# OT- What's a bigger race: Daytona or The Brickyard?



## smalltime (Jun 3, 2006)

What do you think?
My vote would be the Brickyard, but I'm biased.


----------



## Chop1965 (Mar 27, 2012)

Do you mean the Indy 500 or the Brickyard 400 when you say Brickyard?

if you are talking about the 400, clearly Daytona is bigger, but the Indy 500 tops them all IMHO.


----------



## smalltime (Jun 3, 2006)

Chop1965 said:


> Do you mean the Indy 500 or the Brickyard 400 when you say Brickyard?
> 
> if you are talking about the 400, clearly Daytona is bigger, but the Indy 500 tops them all IMHO.


Just to be clear:
I'm talking Stock car racing, and the two races to choose from are The Daytona "500" or The Brickyard "400"


----------



## Chop1965 (Mar 27, 2012)

Then it is the 500, by a long way, surely?


----------



## 1976Cordoba (Sep 20, 2000)

Daytona 500 by a long ways. Is this a serious question?


----------



## 41-willys (Jan 7, 2000)

I'm from Indiana and would have to say Daytona. I has a much longer history with stock car racing


----------



## brownie374 (Nov 21, 2007)

I never miss Daytona but sometimes miss the brickyard and I too am from Indiana !


----------



## hefer (Sep 18, 1999)

I think the first Brickyard was HUGE! But Daytona is where it all began. Therefore, Daytona will always be huger...more huge...the race to win!


----------



## NTxSlotCars (May 27, 2008)

This week..... the Brickyard 400 is bigger.


----------



## A/FX Nut (May 28, 2004)

I was born in Indiana. I like both races but my opinion is that Daytona is the bigger event. It's been refered to as NASCAR's equivalent of the Superbowl.

Randy.


----------



## twolff (May 11, 2007)

Switching between the Brickyard and the F1 replay. No shortage of empty seats at Indy. OH, a NASCAR got a flat tire, Caution flag! 10 commercials coming your way...Back the F1 race


----------



## smalltime (Jun 3, 2006)

Congrats to Jimmy Johnson for #4.....4 wins at Indy.
-------------------------
Exercise task A — In the Daytona versus Brickyard thread, what does A/FX Nut say Daytona has been referred to as?
Exercise task B — Set down the part of the Daytona versus Brickyard thread between "I think the" and "(May 27, 2008)", inclusive.
The rows aren't needed for this work.

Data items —
-------------------------
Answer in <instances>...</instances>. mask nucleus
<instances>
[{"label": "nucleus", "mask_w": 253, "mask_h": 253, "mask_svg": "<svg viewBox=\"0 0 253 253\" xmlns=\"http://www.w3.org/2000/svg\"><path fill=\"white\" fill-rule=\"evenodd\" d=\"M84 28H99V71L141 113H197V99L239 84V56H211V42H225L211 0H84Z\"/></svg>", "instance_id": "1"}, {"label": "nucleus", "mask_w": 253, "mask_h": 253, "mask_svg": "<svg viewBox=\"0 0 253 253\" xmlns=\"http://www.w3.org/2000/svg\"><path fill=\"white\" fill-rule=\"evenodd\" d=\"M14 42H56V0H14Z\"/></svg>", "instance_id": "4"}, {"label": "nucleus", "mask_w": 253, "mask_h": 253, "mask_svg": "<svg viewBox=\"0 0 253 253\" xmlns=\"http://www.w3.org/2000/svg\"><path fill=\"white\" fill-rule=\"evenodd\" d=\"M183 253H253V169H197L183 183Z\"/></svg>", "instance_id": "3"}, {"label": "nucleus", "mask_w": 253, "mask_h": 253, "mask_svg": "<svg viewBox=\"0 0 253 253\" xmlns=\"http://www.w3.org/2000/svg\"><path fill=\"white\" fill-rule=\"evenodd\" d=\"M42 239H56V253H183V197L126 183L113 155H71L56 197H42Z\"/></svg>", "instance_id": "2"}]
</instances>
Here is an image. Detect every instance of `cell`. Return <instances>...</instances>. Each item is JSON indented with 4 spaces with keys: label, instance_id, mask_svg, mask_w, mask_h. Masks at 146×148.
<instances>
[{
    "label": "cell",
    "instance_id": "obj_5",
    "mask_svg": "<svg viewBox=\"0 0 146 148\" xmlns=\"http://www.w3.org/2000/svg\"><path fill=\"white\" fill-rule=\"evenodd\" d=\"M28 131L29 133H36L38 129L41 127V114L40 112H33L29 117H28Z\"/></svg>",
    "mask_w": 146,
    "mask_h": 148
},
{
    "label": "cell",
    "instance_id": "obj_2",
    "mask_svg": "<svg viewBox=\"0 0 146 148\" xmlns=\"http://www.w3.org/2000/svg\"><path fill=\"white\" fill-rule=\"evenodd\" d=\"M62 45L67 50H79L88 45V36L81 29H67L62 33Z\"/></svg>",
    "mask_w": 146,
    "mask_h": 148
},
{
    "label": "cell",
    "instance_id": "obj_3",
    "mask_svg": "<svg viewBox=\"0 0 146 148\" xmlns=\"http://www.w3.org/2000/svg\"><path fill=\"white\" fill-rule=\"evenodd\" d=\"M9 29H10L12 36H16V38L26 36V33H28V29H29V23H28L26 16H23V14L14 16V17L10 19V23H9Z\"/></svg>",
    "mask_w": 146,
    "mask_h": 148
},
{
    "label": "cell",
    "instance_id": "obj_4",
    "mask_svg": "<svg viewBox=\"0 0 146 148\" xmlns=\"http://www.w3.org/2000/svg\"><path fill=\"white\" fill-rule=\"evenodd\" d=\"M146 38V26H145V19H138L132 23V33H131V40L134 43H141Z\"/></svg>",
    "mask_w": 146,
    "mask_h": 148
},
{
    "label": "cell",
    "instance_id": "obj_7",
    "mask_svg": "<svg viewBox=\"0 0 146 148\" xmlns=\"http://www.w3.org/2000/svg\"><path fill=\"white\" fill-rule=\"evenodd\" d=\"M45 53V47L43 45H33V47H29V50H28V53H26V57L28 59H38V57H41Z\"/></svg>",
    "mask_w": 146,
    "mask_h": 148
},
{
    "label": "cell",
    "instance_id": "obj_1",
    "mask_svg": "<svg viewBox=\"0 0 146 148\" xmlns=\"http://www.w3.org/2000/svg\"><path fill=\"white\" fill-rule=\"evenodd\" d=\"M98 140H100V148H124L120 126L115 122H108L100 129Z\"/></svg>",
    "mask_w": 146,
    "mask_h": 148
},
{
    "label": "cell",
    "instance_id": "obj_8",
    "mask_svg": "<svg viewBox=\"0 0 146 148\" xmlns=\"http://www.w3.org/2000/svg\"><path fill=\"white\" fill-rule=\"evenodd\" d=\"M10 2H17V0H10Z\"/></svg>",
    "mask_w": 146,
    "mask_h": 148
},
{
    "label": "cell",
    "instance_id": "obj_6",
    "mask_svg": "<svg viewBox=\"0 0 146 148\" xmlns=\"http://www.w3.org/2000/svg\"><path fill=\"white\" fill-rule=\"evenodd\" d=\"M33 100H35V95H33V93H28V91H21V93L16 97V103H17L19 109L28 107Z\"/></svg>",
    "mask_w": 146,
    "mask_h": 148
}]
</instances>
-------------------------
Response A — NASCAR's equivalent of the Superbowl.

Response B —
I think the first Brickyard was HUGE! But Daytona is where it all began. Therefore, Daytona will always be huger...more huge...the race to win!


----------



## NTxSlotCars (May 27, 2008)